- [WHAT YOU HAVE TO DO]: The listing below should be printed exactly, though its pictures must not be.

- [DATASET EXTRACT]:
= = = = =

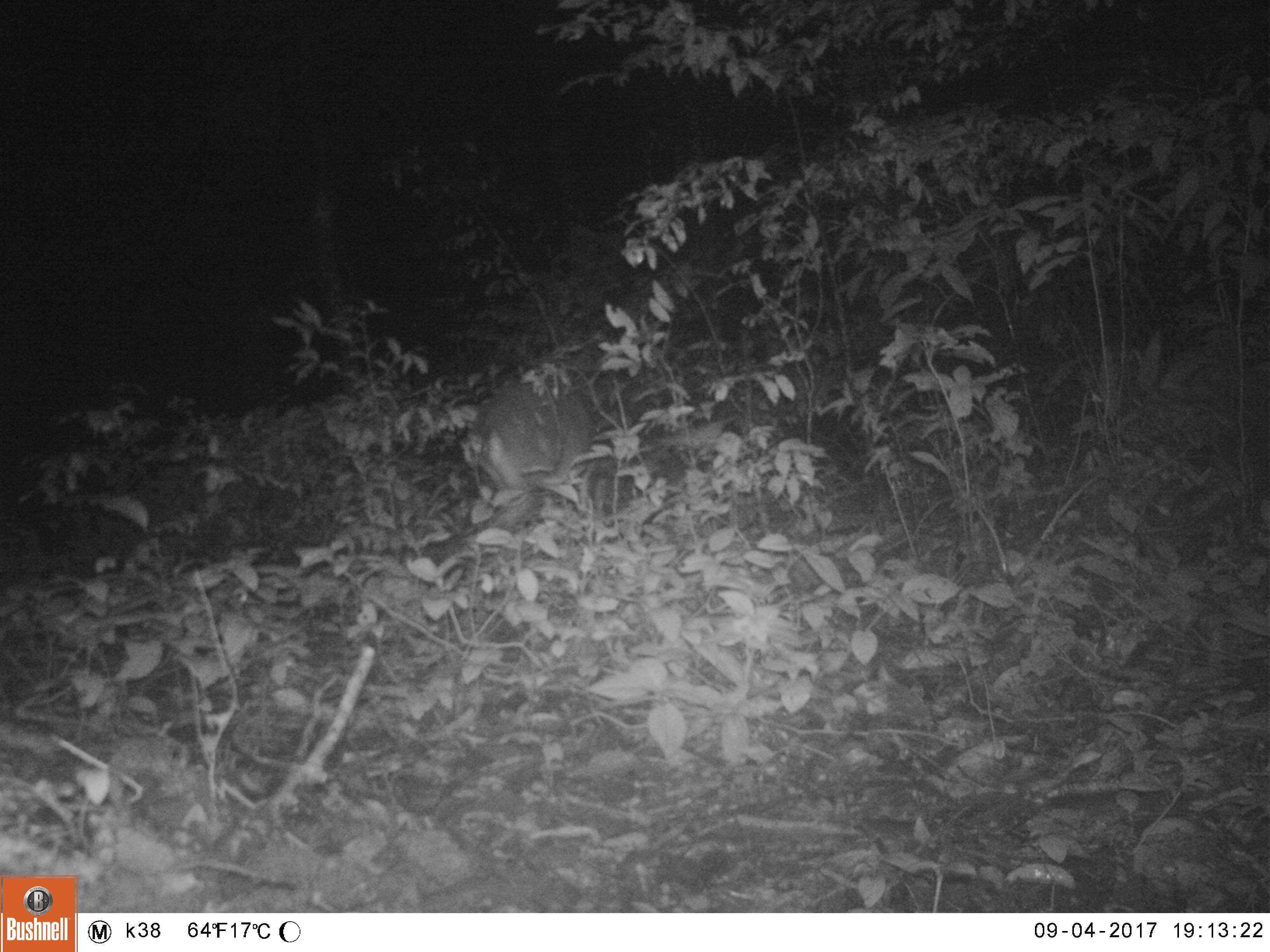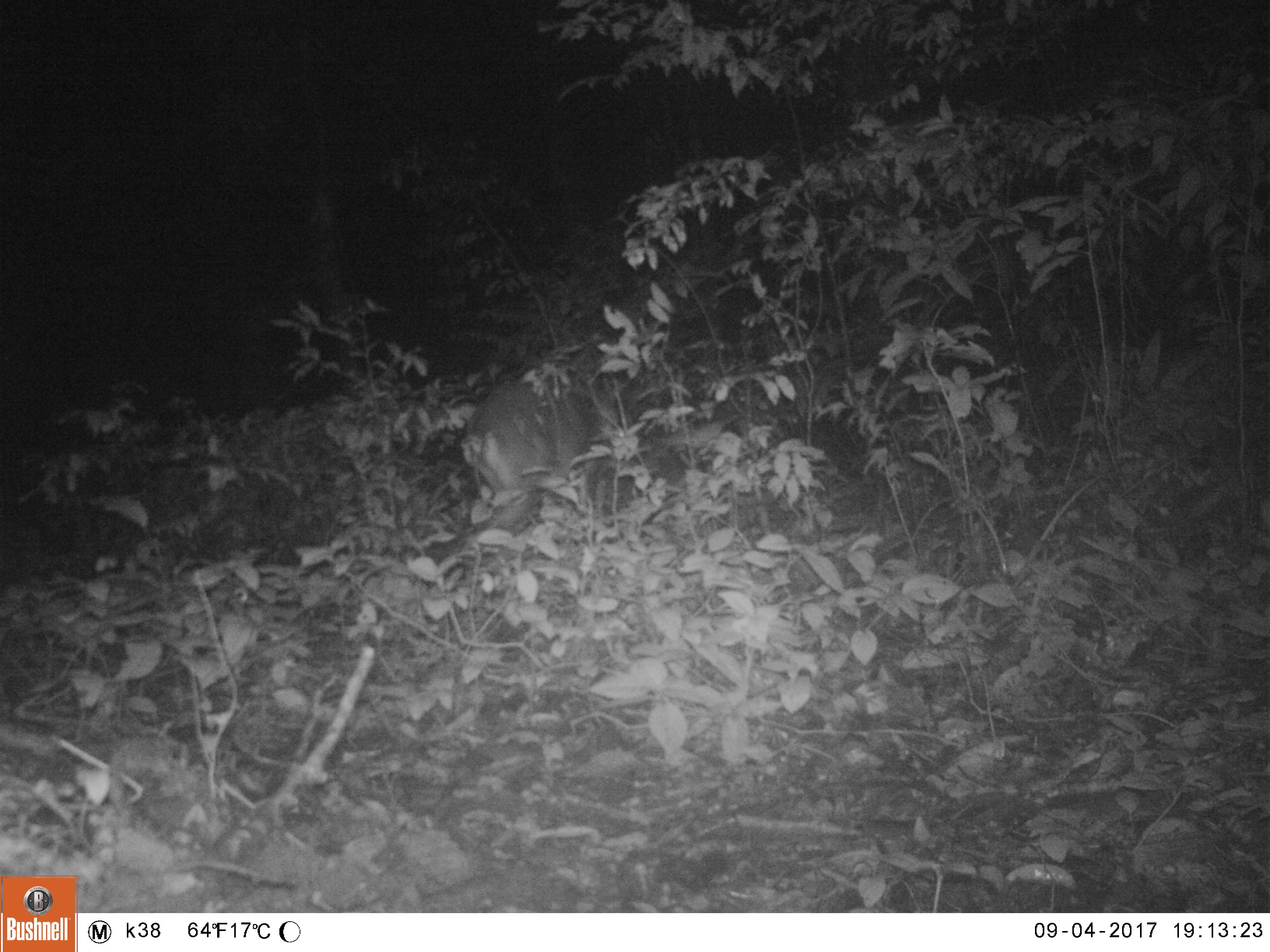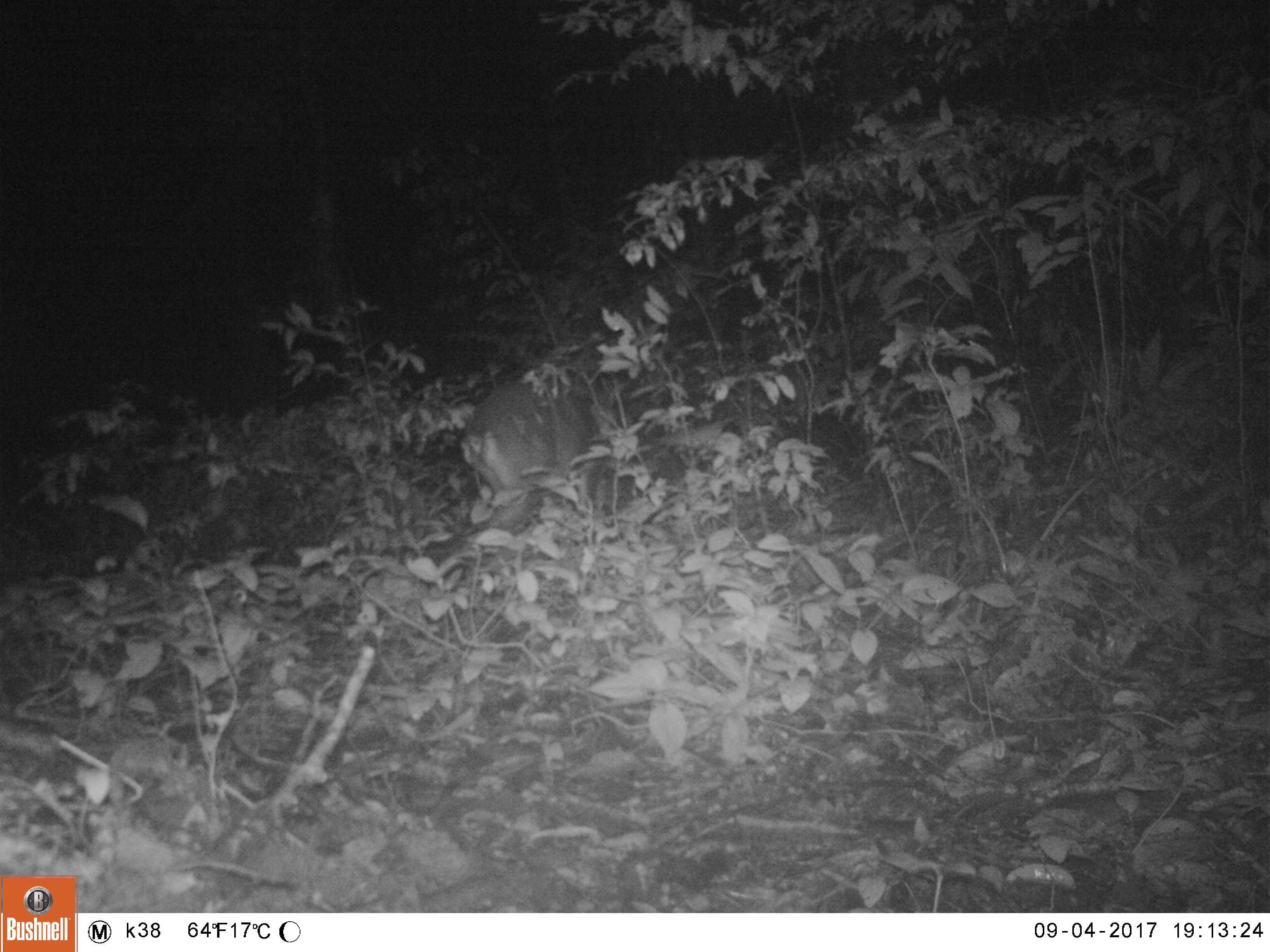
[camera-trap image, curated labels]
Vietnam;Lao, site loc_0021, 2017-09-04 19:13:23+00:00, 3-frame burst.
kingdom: Animalia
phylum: Chordata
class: Mammalia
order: Artiodactyla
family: Cervidae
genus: Muntiacus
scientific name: Muntiacus vuquangensis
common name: large-antlered muntjac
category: large antlered muntjac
Large antlered muntjac (large-antlered muntjac) (Muntiacus vuquangensis). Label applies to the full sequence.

= = = = =

- [OUTPUT FOR THIS TASK]:
[camera-trap image, curated labels]
Vietnam;Lao, site loc_0021, 2017-09-04 19:13:23+00:00, 3-frame burst.
kingdom: Animalia
phylum: Chordata
class: Mammalia
order: Artiodactyla
family: Cervidae
genus: Muntiacus
scientific name: Muntiacus vuquangensis
common name: large-antlered muntjac
category: large antlered muntjac
Large antlered muntjac (large-antlered muntjac) (Muntiacus vuquangensis). Label applies to the full sequence.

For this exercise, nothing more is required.